This document describes changes between PGI Workstation 3.1 and previous releases, as well as late-breaking information not included in the current printing of the PGI User's Guide.
PGI Workstation 3.1 includes the following components:
Depending on the product you purchased, you may not have received all of the above components.
PGI Workstation 3.1 is supported on systems using Intel Pentium, Pentium II or Pentium III processors running NT 4.0 or higher, Solaris86 2.4 or higher, or Linux with a kernel version of 2.0 or above.
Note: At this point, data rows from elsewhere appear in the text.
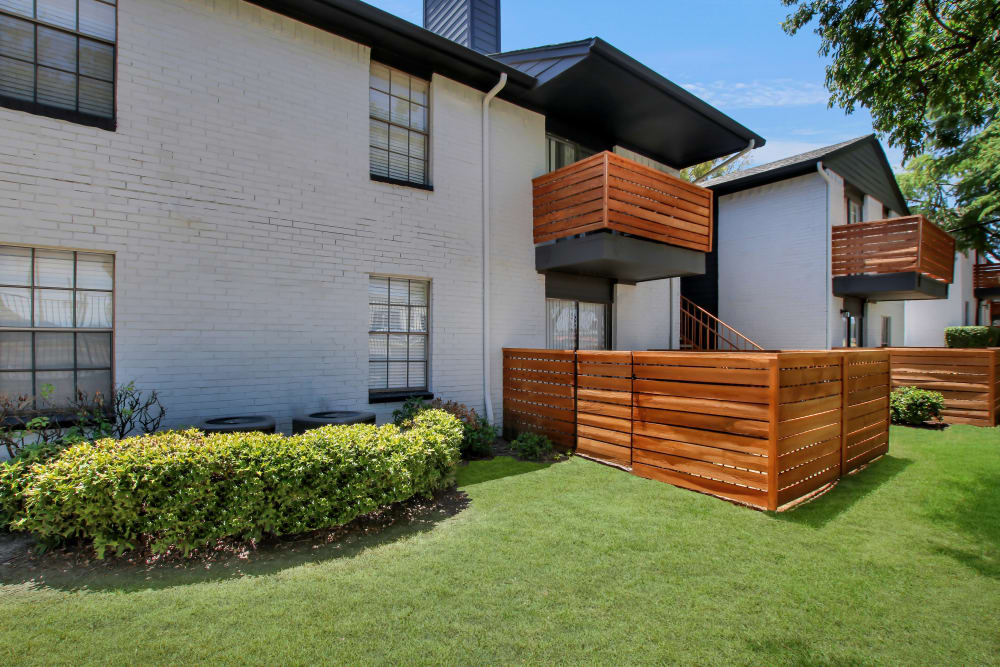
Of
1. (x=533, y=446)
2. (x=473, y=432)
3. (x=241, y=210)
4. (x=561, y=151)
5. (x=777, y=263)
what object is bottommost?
(x=533, y=446)

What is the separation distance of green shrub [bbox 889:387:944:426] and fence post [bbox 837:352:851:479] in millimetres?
5041

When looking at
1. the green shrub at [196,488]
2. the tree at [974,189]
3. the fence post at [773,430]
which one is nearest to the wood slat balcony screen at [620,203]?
the fence post at [773,430]

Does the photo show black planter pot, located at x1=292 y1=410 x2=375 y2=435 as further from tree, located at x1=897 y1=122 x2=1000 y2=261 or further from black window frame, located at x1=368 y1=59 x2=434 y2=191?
tree, located at x1=897 y1=122 x2=1000 y2=261

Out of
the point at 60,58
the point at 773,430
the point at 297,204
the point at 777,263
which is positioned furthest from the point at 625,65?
the point at 777,263

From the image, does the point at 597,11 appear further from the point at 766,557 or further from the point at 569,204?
the point at 766,557

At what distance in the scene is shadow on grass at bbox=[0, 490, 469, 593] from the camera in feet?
10.7

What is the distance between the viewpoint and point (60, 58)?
507 centimetres

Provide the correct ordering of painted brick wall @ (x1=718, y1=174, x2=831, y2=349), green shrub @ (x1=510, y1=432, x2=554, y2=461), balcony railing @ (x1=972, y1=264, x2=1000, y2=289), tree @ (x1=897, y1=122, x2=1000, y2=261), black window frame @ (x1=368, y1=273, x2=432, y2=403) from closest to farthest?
green shrub @ (x1=510, y1=432, x2=554, y2=461)
black window frame @ (x1=368, y1=273, x2=432, y2=403)
painted brick wall @ (x1=718, y1=174, x2=831, y2=349)
tree @ (x1=897, y1=122, x2=1000, y2=261)
balcony railing @ (x1=972, y1=264, x2=1000, y2=289)

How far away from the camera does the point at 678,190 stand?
845 cm

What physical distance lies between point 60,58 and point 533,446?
23.0ft

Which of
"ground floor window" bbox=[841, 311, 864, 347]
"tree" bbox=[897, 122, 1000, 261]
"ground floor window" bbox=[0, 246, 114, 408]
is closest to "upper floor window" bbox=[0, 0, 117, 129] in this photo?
"ground floor window" bbox=[0, 246, 114, 408]

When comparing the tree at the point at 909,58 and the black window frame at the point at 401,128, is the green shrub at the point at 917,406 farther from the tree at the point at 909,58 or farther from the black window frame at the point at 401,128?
the black window frame at the point at 401,128

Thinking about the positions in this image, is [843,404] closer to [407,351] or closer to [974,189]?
[407,351]

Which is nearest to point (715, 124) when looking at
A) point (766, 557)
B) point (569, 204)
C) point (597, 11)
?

This includes newer versions of Linux that use glibc 2.1.1, such as Redhat 6.0 and SuSE 6.x.
The PGI compilers and tools are license-managed. For PGI Workstation products using PGI-style licensing (the default), a single user can run as many simultaneous copies of the compiler as desired, on a single system, and no license daemon or Ethernet card is required. However, usage of the compilers and tools is restricted to a pre-specified username. If you would like the PGI compilers and tools to be usable under any username, you must request FLEXlm-style license keys and use FLEXlm-style licensing. See section 1, PGI Workstation 3.1 Installation Notes, for a more detailed description of licensing options.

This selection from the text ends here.